Zamanın kötülüğüne sığınamayız. Kendimize bulduğumuz bahaneleri sürekli tekrarlayıp içimizi rahatlatamayız. Şeytan bizi Allah’ın rahmetiyle kandırmaya çalışıyor. Kulağımıza fısıldanan ‘Allah affeder’ sözü gevşememize sebep oluyor. Rabbimizin merhameti sonsuz olduğu kadar azabı da çetin, cennet kadar cehennem de var. Yalnızca iman ettim diyenle, iman edip salih ameller işleyenler bir değil. Hepimiz yoklamalıyız kalbimizi, hepimiz bir adım geri gidip göz gezdirmeliyiz hayatımıza iman ettik dediğimiz hayatın ne kadarını yaşıyoruz.

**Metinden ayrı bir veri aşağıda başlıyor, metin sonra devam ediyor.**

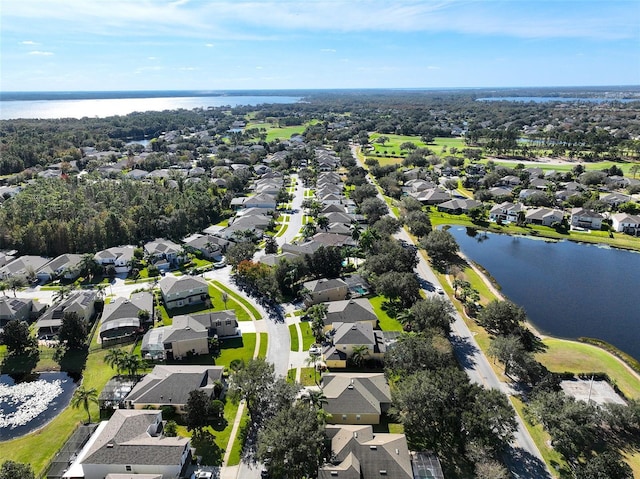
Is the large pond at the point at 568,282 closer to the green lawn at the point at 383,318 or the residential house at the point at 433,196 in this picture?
the residential house at the point at 433,196

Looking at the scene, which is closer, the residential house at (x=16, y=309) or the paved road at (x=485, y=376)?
the paved road at (x=485, y=376)

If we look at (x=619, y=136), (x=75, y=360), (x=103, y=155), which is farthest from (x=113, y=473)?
(x=619, y=136)

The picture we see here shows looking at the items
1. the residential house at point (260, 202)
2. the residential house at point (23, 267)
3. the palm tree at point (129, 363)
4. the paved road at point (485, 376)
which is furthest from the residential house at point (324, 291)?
the residential house at point (260, 202)

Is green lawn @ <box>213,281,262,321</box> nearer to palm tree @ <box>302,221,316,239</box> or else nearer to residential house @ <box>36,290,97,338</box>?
residential house @ <box>36,290,97,338</box>

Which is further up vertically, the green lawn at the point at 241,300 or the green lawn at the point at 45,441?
the green lawn at the point at 241,300

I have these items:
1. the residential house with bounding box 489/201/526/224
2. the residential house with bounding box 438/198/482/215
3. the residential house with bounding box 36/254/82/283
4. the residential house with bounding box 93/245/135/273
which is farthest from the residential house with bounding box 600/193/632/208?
the residential house with bounding box 36/254/82/283

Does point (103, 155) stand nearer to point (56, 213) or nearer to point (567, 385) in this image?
point (56, 213)

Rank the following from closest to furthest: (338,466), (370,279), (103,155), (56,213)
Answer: (338,466) → (370,279) → (56,213) → (103,155)
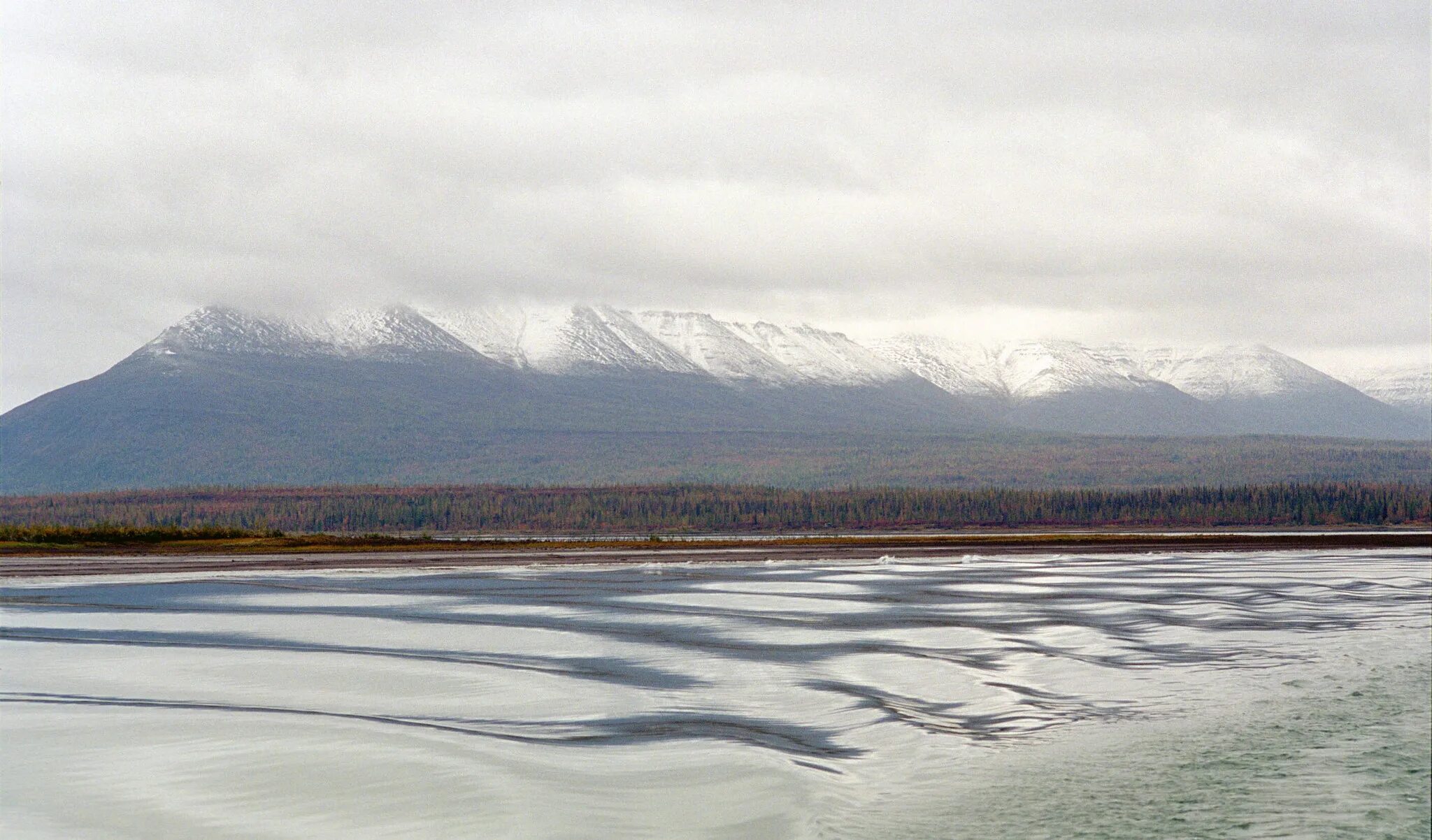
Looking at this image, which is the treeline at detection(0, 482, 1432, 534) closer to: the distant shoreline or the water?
the distant shoreline

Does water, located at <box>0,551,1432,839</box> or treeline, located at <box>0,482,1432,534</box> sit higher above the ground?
treeline, located at <box>0,482,1432,534</box>

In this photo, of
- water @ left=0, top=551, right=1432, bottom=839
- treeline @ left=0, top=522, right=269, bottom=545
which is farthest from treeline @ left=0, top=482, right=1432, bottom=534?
water @ left=0, top=551, right=1432, bottom=839

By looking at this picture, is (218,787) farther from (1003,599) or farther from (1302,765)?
(1003,599)

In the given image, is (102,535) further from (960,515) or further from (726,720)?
(960,515)

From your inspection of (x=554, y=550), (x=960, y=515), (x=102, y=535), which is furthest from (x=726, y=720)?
(x=960, y=515)

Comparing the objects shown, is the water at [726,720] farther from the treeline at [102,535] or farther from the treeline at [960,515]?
the treeline at [960,515]

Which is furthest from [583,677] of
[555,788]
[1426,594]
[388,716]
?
[1426,594]
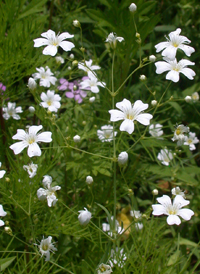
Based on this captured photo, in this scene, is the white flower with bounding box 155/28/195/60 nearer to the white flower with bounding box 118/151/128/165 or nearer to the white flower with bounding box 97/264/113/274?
the white flower with bounding box 118/151/128/165

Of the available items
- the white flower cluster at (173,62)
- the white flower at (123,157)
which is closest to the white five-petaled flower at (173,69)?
the white flower cluster at (173,62)

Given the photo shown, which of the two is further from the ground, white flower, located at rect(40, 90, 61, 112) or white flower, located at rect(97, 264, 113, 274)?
white flower, located at rect(40, 90, 61, 112)

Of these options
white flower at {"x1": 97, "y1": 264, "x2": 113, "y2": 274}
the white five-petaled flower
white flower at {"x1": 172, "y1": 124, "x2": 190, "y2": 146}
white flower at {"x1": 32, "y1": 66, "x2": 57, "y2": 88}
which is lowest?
white flower at {"x1": 97, "y1": 264, "x2": 113, "y2": 274}

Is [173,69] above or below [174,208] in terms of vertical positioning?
above

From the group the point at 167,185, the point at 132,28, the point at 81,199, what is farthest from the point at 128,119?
the point at 167,185

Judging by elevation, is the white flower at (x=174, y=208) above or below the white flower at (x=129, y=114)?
below

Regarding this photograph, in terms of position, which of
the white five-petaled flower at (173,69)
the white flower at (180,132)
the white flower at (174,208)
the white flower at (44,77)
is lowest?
the white flower at (174,208)

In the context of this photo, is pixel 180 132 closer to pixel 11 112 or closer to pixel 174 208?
pixel 174 208

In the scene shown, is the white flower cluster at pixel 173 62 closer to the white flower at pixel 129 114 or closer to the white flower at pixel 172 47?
the white flower at pixel 172 47

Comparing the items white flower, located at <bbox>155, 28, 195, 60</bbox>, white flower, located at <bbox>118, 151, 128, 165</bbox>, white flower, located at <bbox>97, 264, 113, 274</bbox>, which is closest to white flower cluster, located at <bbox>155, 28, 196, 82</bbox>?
white flower, located at <bbox>155, 28, 195, 60</bbox>

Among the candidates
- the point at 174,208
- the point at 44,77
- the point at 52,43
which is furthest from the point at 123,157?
the point at 44,77

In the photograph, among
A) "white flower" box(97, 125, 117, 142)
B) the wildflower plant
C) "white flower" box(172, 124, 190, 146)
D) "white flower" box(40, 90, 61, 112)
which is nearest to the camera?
the wildflower plant
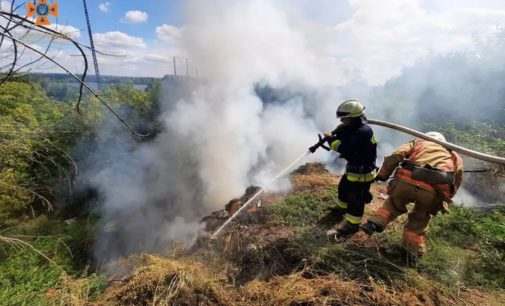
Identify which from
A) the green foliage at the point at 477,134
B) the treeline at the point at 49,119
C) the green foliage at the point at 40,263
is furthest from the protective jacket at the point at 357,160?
the green foliage at the point at 477,134

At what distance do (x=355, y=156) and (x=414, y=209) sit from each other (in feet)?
3.58

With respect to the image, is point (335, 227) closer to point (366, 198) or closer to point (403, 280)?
point (366, 198)

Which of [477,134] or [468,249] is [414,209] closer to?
[468,249]

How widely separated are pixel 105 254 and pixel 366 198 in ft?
25.3

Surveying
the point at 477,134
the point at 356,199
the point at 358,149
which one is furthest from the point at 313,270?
the point at 477,134

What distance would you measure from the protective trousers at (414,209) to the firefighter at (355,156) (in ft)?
1.51

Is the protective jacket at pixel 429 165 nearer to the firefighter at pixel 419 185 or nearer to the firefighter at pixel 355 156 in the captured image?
the firefighter at pixel 419 185

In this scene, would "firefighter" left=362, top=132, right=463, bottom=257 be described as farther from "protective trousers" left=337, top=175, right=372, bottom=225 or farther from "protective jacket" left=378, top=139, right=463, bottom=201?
"protective trousers" left=337, top=175, right=372, bottom=225

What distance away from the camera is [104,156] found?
14078 millimetres

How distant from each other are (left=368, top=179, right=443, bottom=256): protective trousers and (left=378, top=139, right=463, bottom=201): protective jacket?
3.6 inches

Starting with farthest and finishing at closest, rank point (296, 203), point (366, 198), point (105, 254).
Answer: point (105, 254) → point (296, 203) → point (366, 198)

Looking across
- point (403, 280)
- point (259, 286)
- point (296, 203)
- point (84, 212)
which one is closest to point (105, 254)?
point (84, 212)

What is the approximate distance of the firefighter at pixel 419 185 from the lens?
3.72 metres

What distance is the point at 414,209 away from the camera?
3.99 metres
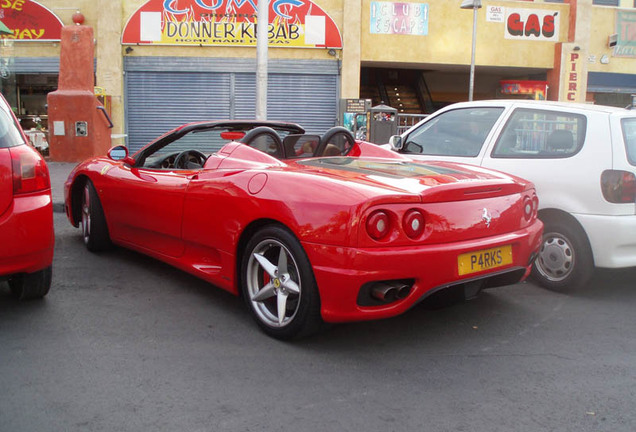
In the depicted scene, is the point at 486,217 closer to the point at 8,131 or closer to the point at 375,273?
the point at 375,273

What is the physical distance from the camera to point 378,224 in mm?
3348

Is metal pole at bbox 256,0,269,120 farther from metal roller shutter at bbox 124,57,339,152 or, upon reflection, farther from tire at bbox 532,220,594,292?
tire at bbox 532,220,594,292

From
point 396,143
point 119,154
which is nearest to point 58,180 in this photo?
point 119,154

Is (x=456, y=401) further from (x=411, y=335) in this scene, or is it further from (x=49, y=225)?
(x=49, y=225)

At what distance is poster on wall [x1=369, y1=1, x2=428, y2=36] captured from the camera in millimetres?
17891

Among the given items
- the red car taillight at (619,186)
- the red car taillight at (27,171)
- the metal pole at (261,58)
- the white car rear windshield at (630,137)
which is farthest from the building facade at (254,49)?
the red car taillight at (27,171)

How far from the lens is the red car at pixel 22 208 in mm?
3865

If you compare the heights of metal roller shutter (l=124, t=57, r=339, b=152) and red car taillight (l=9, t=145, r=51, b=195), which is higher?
metal roller shutter (l=124, t=57, r=339, b=152)

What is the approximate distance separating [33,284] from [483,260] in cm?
296

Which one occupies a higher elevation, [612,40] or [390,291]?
[612,40]

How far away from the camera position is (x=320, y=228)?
11.2 ft

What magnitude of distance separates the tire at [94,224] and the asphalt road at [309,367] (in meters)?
0.99

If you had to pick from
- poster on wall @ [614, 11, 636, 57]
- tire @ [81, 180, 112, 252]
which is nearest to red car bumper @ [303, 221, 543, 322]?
tire @ [81, 180, 112, 252]

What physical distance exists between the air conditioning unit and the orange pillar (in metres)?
15.2
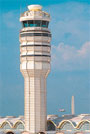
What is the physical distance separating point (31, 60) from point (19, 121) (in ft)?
75.7

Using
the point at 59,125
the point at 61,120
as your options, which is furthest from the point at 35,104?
the point at 61,120

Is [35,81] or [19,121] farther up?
[35,81]

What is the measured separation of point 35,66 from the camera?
5965 inches

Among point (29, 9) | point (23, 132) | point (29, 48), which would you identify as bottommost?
point (23, 132)

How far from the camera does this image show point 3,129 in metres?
168

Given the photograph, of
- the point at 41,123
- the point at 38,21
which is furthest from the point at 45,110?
the point at 38,21

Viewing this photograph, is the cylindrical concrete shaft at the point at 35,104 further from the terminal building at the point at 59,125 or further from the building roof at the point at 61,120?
the building roof at the point at 61,120

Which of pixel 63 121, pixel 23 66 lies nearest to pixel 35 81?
pixel 23 66

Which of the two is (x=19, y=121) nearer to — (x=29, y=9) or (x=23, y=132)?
(x=23, y=132)

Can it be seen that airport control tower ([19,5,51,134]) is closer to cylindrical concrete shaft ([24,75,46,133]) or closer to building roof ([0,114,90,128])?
cylindrical concrete shaft ([24,75,46,133])

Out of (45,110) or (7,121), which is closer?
(45,110)

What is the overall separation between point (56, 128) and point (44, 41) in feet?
94.1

Nureddin Yıldız Hocaefendi’nin verdiği iman tazeleyici ev ödevini uygulamaya koyalım. Unutmayalım bizim secdeye eğilmeyen başımıza, tesettüre bürünmeyen vücudumuza, Kur’an’laşamayan hayatımıza karşılık Elhamdulillah Müslümanım diyen dilimiz ne bize ne yavrularımıza bir fayda sağlamayacak.

“İman, hayat boyu korunması gereken bir nimettir. Tıpkı insanın nabzı gibi iman da artar eksilir, heyecanlanır, uyuşabilir mü’min. Her şeye ve her ortama hazır olmak sahabi olmaktır. Dün sana heyecan veren şeylerin bugün soğuk durması normaldir. Allah Teâlâ seni bir de bu şartlarda sınayacak demektir bu. Mekke’de yaşar gibi yaşamak, her an Bedir’deki gibi olmak mümkün değildir. Allah’ın en iyi kullarının bile böyle bir yaşantısı olmadı. Ezilip büzüldükleri, eğilip büküldükleri oldu ama imanlarını hiç kaybetmediler. Bu tıpkı insanın, uyurken uyanık olma durumuna göre biraz daha pasif kalmasına benzer bir durumdur. Sakın endişelenme, bırakıp gitme.

Kendine gel ve:

  • Çevreni kontrol et. Kur’an bilmeyen, sahabileri örnek almayan bir çevrede yaşıyor olabilirsin. Hemen kendine iyi denebilecek bir mü’min kardeş grubu bulmalısın. Gerekiyorsa mahalleni, şehrini değiştirmeye hazır ol.

  • İbadetlerinde aksatma yapıyor olabilirsin. Bilhassa namazlar çok önemlidir. Namazlardaki ihmal, çorap söküğü gibi gerisini getirir. Ne kadar sıkışık olursan ol, hiç olmazsa günde bir vakti cemaatle kılmaya çalış. Cemaatle namaz seni yeniden ayağa kaldırır.

– Kur’an okumalısın. Günde beş satır bile olsa Kur’an oku. O antibiyotik gibidir, seni ayağa kaldırır. Duayı elbette ihmal etmeyeceksin. Dua muazzam bir silahtır.

  • Bir sohbet halkasına katıl. Allah’ı zikreden, âyet,hadis okuyan, tefsir izleyen bir halkaya katıl.

– Sivil çalışmalardan birine aktif olarak katıl. Bilhassa yetimlerle ilgili bir iş bul kendine. Bedeninin zekâtını vermiş olursun.

– Bilhassa bilgisayar ve telefon gibi elektronik iblislik yapabilecek cihazlardan mümkün olduğu kadar uzak durmaya çalış.”

Şimdi herkes ödevinin başına otursun. Bahar temizliğinden önce iman temizliğimizi yapalım inşaAllah.